Toby, aka Nannies Rio, is the best. He's my confidence-building-been-there-done-that-man. Riding him is like sitting down in an old familiar favorite chair. As Forest Gump would say "We're like peas and carrots".
Toby came to me in a round about way. For 12 years I had been away from horses to focus on my career in the golf administration world. My niece was into horses and showing in the hunter/jumper world. She was with my old trainer, Cindy Orr-Petherbridge, for several years. Then she lost interest but couldn't bare to lose Toby. My other niece, the younger sister, took a slight interest so I helped her learn to ride with Toby. Toby isn't exactly a horse for a beginner rider to get on. He's particular, wants to test you and once in awhile likes to let his inner-thoroughbred out. My young niece wasn't ready for that. So she lost interest in him too.
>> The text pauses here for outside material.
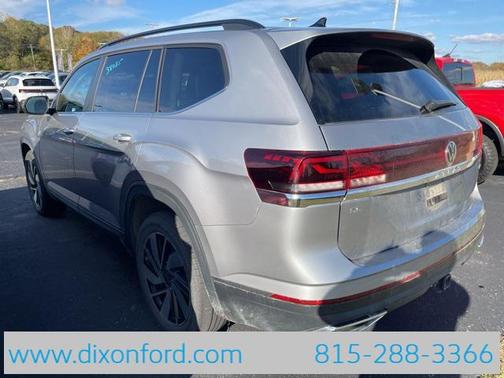 2024 Volkswagen Atlas 2.0T SE w/Technology 4MOTION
The deal was, I was to care for him until they sold him. Soon after this arrangement was made, he developed a noticeable limp. It turned into an abscess in his front right hoof. It broke and two weeks later he abscessed again. We knew there was something more serious going on. Off to Michigan State University we went. The only problem is that Toby doesn't like to trailer ever since he was at a previous boarding stable. It's a mystery but we assume he had a bad experience when he was sent to that stable. So one of the other horses in the barn had to go for the "road trip" just to keep Toby company. Toby was very well behaved for the 3 1/2 hour trip down.
After many x-rays it was revealed that Toby had a bad case of white line disease. His front right hoof had about 1/4 of it resected, as much as the doctor felt we could remove without compromising the support of the hoof wall. From that point I was to take a copper sulfate solution and squirt it inbetween the inner and outer hoofwall so it could kill the bacteria in hidden areas. Then I packed the area with cotton and wrapped it with elastikon tape to keep it clean. It was important that everything was breathable. We also made a special shoe with a very long and wide clip to protect the debrided area.
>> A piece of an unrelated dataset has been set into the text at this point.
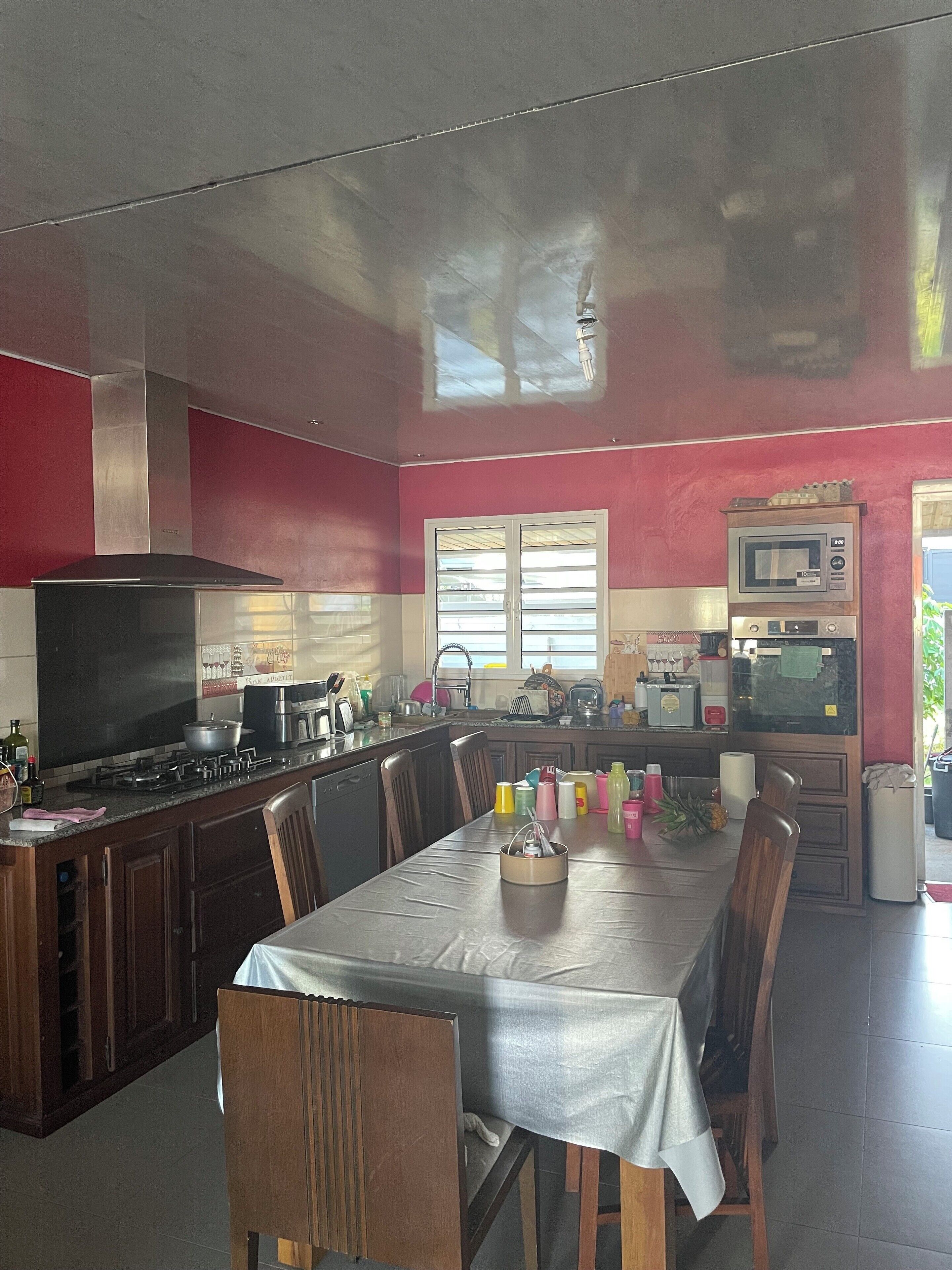 Microones, forn, placa de cuina i rentaplats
It took a long time to treat and regrow his outer hoof wall but now he has incredibly good/strong hooves. The best he's probably ever had! MSU had recommended I use Dr. Ric Redden's Biotin 100 as a supplement. There are many supplements with Biotin but you cannot buy anything with this strength of Biotin. I swear by this stuff!
Once Toby began his treatment, I asked my sister if I could have him and take on his treatment and bills. It was a done deal. So now I was back into horses and building a strong bond with a big goofy ex racer.
Toby got better, albeit slowly, and I ended up riding him all the time. He enjoyed going on the trails with our friends although at first it was a BIG challenge. He was convinced there were monsters everywhere. We have several Paso Fino's at our barn so we put him into the "Paso Sandwich". One friend on her Paso Fino in front, one friend on her Paso Fino in back and Toby in the middle jigging away. Eventually his jigging stopped and he would only start it up again once we reached this one big sand dune. He loves to run up the dune, then parade around like a peacock at the top. I tell him he just won the race and feed his ego. He seems so satisfied with himself after that. Keep in mind, we avoided this dune until he seemed used to going out on the trails.
I began to notice that riding Toby as much as I wanted was a little tough on his joints. He had a life at the track, then a life in the hunter/jumper world. I had hoped to get him back into jumping but then I realized his joints and his disposition called for true retirement. He was just worn out from his years of working. Now he's all about fun and friends.
And being my fun guy to ride!
Toby and I have many stories and adventures together. We are two very good old friends. So when I'm feeling down about my riding with Jag, all I need to do is get on Toby. Quickly I realize I'm a very capable rider and I have the proper abilities and tools to get Jag to turn right!
Thank goodness for the Old School Masters!